Carl Rutherford Written by

Striking the balance in web design

Posted on 16th October, 2018 in Brand, Design, Digital

As designers and developers, we’re constantly striving to improve the web. Designers want to create unique and beautiful experiences for users, and developers are focused on building websites and systems that perform.

Personally I am often inspired by my fellow creatives and agencies that I see pushing the boundaries of the web. Plus, keeping an ear to the proverbial ground means I’m in touch with those industry resources that continue to collate and promote the work of others.

There are so many designers out there breaking ground and furthering the industry in ways that some can only dream of. Naturally, I strive to design at that level.

I’ve been working in this industry for a while now, and I’ve seen a lot of very good websites in my time. Want to be blown away? Take — for example — those featured on Awwwards.com and the CSS Design awards. In sites such as these, the level of detail in layout, animation and interaction is off the charts and massively inspiring when considering the direction of our projects. Don’t get me wrong, a lot of them leave me wondering ‘why?’

If I was to don my accessibility cap to review it I would pick a lot of these websites apart. Simple and accessible content is just as important as the ‘wow factor’ experience. However, the true creative in me is sitting there thinking, ‘I want to do something just as cool.’

Having said that, I always end up with the same question in my head. What if I proposed that to one of my clients? For me there is often a constant balance to be had between the client’s expectation and me fulfilling my vision for the project. This isn’t a new concept for designers however with some of the newer web trends it is proving more and more difficult to deliver a truly innovative digital experience.

I think this is ultimately because we are bound by our clients, meaning one of the only ways to be more creative and innovative is to get the client to buy into it as well. Clients have become so accustomed to web design trends that it is sometimes hard to sell them something different.

Naturally a client has an idea in their head of what they expect, which in turn is often shaped by what they have seen many times before. How many times have we sat in a meeting and heard ‘Oh but our competitor does it like this!’? News flash! This is the exact reason you are looking just like your competitor.

Clients have become so accustomed to web design trends that it is sometimes hard to sell them something different. Equally, during the process of a project you will always come across other stumbling blocks

Often, the main one (brace yourself for this shocking revelation) is budget. Innovation often means more complication, which means more time, which — as we all know — equates to more money. If the budget isn’t there then you have no option but to work to the budget you have.

This isn’t always a problem — and can often lead to quite a good challenge — but I can guarantee that when the budget isn’t there, innovation will be the first thing to get cut.

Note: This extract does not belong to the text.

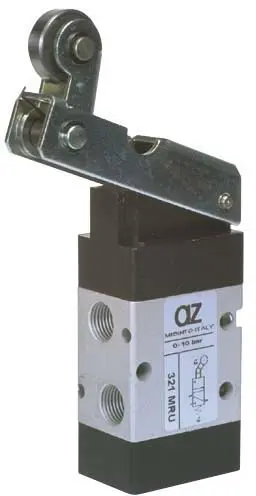 Produktfoto 1 von AZ Pneumatica 321 MRU, Wegeventil 3/2 1/8" Rollenbetätigung, Federrückstellung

On top of all that, you will always come across other more sensitive issues, such as the client’s fondness of the old brand, their fear of change, or sometimes even just a lack of confidence can even play a part. Maybe they want something new but aren’t willing to take a leap of faith to do it. Either way it us up to us as creatives to try and lead the client through this process and show them why it is a good idea. Not all clients will need it and equally not all clients will want it, it’s a tough balance but you just have to trust your judgement.

I would also ask the question of ‘who exactly are we trying to impress?’. A lot of the websites and resources I mentioned before are very industry focused and if they are going to build reputation, it is only likely to be within your peers.

This is where I find myself searching for the balance in web design. And what is it, exactly?

I’m looking to strike a balance between delivering professional, high quality work on time and on budget that clients are happy with, and pushing myself and my team to deliver something creative and different that we can be really proud of.

Now, I’m not saying that we deliver the best web design Newcastle has to offer but that doesn’t mean we can’t strive to break boundaries. Like all industries we all want to do work that really excites us and allows us to push ourselves. I suppose the problem for me is that I can see the argument for both sides and that’s why ideally I push for my team to deliver on both.

When it comes to balance, I don’t believe in one fixed scale. In my experience, the balance between client satisfaction and creative freedom will change from project to project. Therefore, it’s important to keep yourself adaptable and understand that in the end, each project has its own unique balance that it’s up to you to find.

Clients have become so accustomed to web design trends that it is sometimes hard to sell them something different.